Alze menatap istrinya cengo, kali ini gadis itu berjalan sana-sini tanpa henti melihat pakaian bayi. Kalau Alze mungkin, ia sudah memborong semua itu tanpa perlu payah memikirkan bentuk,warna bajunya. Baginya yang penting bisa dipakai dan tidak banyak gaya. Tetapi, lain hal dengan istrinya begitu antusias melihat baju-baju yang menurutnya sangat menggemaskan itu.


"Bit, kamu belum ada milih apa-apa loh." gemasnya melihat istrinya daritadi tidak memutuskan pilihannya. Wanita itu hanya menyengir pelan, lalu menarik tangan Alze mendekat kearahnya. "Kamu capek?"


Alze menggeleng pelan, walaupun dalam hatinya menjerit ingin pulang. Ia tidak ingin merusak mood istrinya hari ini, cukup kemarin saja yang membuatnya pusing tujuh kali keliling.

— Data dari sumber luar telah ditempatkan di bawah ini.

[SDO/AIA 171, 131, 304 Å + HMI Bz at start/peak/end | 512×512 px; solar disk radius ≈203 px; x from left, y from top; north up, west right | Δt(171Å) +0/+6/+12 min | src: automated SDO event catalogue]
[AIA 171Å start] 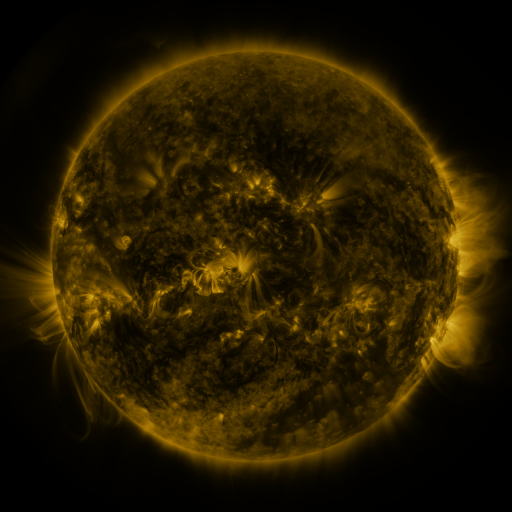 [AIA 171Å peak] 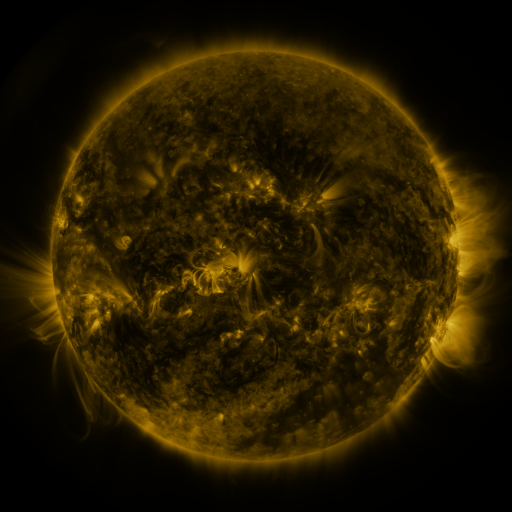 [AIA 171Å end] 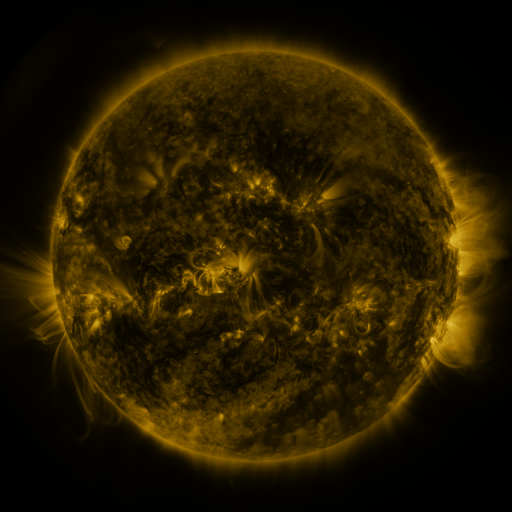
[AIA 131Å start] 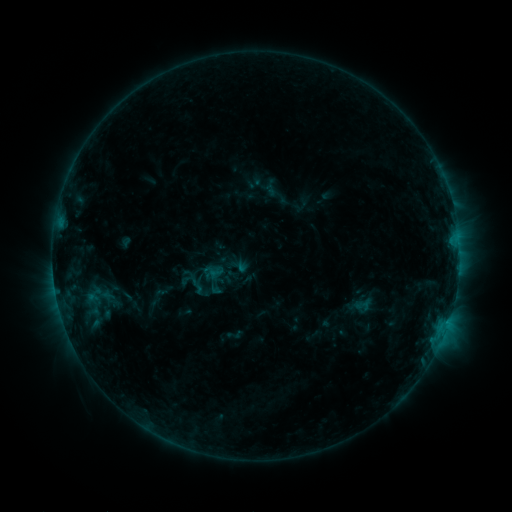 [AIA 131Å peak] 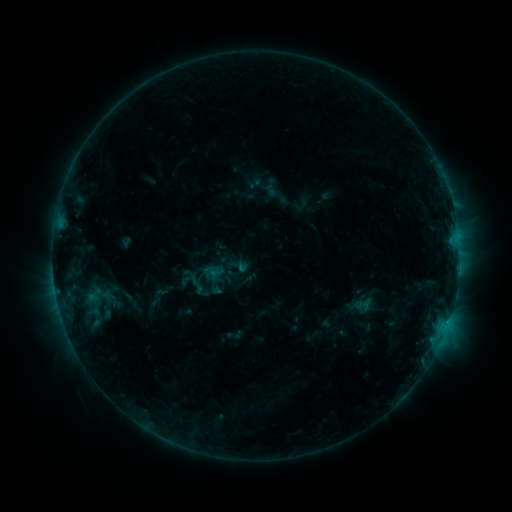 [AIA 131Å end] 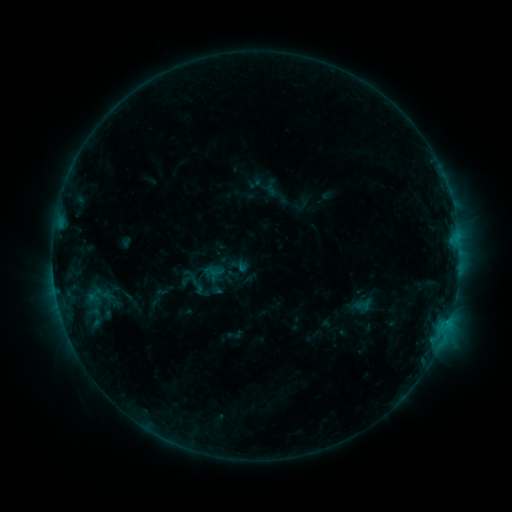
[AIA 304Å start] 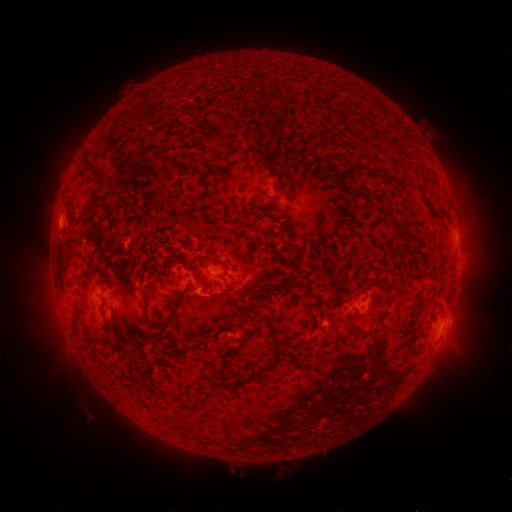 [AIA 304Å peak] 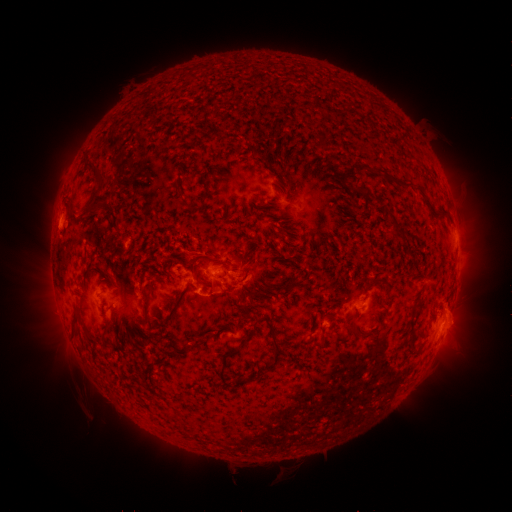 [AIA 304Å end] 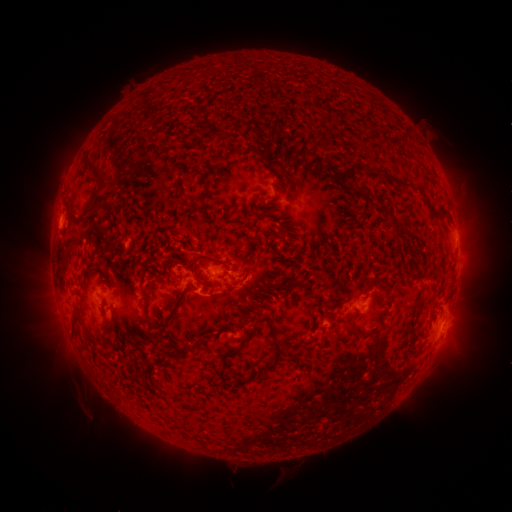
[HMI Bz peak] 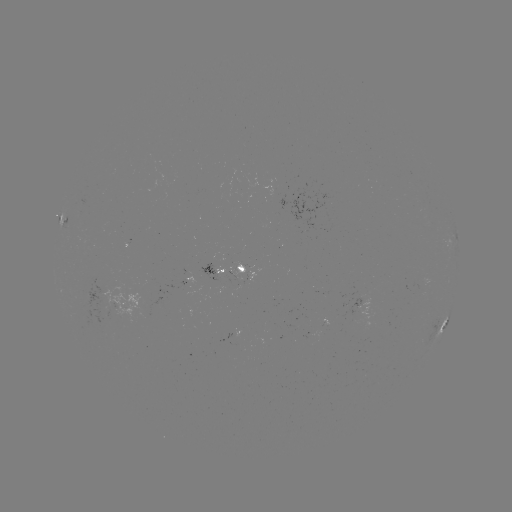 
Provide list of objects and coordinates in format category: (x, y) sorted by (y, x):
eruption: (459, 318)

Biasanya istrinya itu jika merajuk pasti hanya sekedar memberengut biasa, namun semakin hari semakin merepotkan. Bahkan Bita merajuk enggan tidur bersamanya jika ia membuat satu kesalahan kecil.


"Kamu ikhlas kan sayang?" tanya Bita melihat ekspresi suaminya. Alze tersenyum tipis lalu mengambil salah satu baju bayi yang terpajang. Entahlah, setiap melihat wajah Bita, ia selalu tidak bisa marah dengan wanita itu. "Kamu sukanya model kayak mana?"


"Hmm entahlah, aku juga bingung daritadi. Banyak yang cantik-cantik modelnya."


"Huft, kalau yang ini suka nggak?" tanya Alze menunjuk baju yang dipegangnya, bukan hanya satu stelan melainkan beberapa stelan yang ia ambil dipajangan tadi.


Bita tampak berpikir sejenak, lalu melirik kearah perutnya. "Anak kita benaran laki-laki kan?" tanya Bita lagi.


"Iya, Insyallah laki-laki, kita juga belum bisa memastikan dia cowok atau cewek. Bisa jadi pas USG dibilang cowok eh ternyata lahir cewek."


"Iya juga ya, hmm apa kita beli dua pasang aja? Satu untuk cowok satunya lagi untuk cewek."


"Terserah kamu aja." ucap Alze pasrah, yang penting bisa cepat-cepat pulang.


"Udah kan? Yok pulang!" ajaknya setelah melihat istrinya sudah memilih apa yang disukainya. Mereka pun langsung membayar ke kasir.


"Kalian disini?" tanya Anggi begitu melihat mereka di toko baju, ia langsung menghampiri mereka berdua.


"Lo disini? Sama siapa?" tanya Bita.


"Sendiri, gue lagi bosen aja. Mana Sam?" tanyanya celingak-celinguk mencari keberadaan pria itu.


"Sam? Dia mungkin lagi dikampus."


"Ooo."


"Kenapa lo nyari dia?"


"Gue ada perjanjian sama dia. Tapi, belum selesai gue ngomong tuh anak udah menghilang. Tadi, gue nelpon tuh anak nggak diangkat-angkat terus."


"Ya udah, kalau emang ada perlu sama dia, mending lo kerumah aja."


"Ide bagus!" serunya sumringah, ia pun setuju untuk ikut kerumah Alze.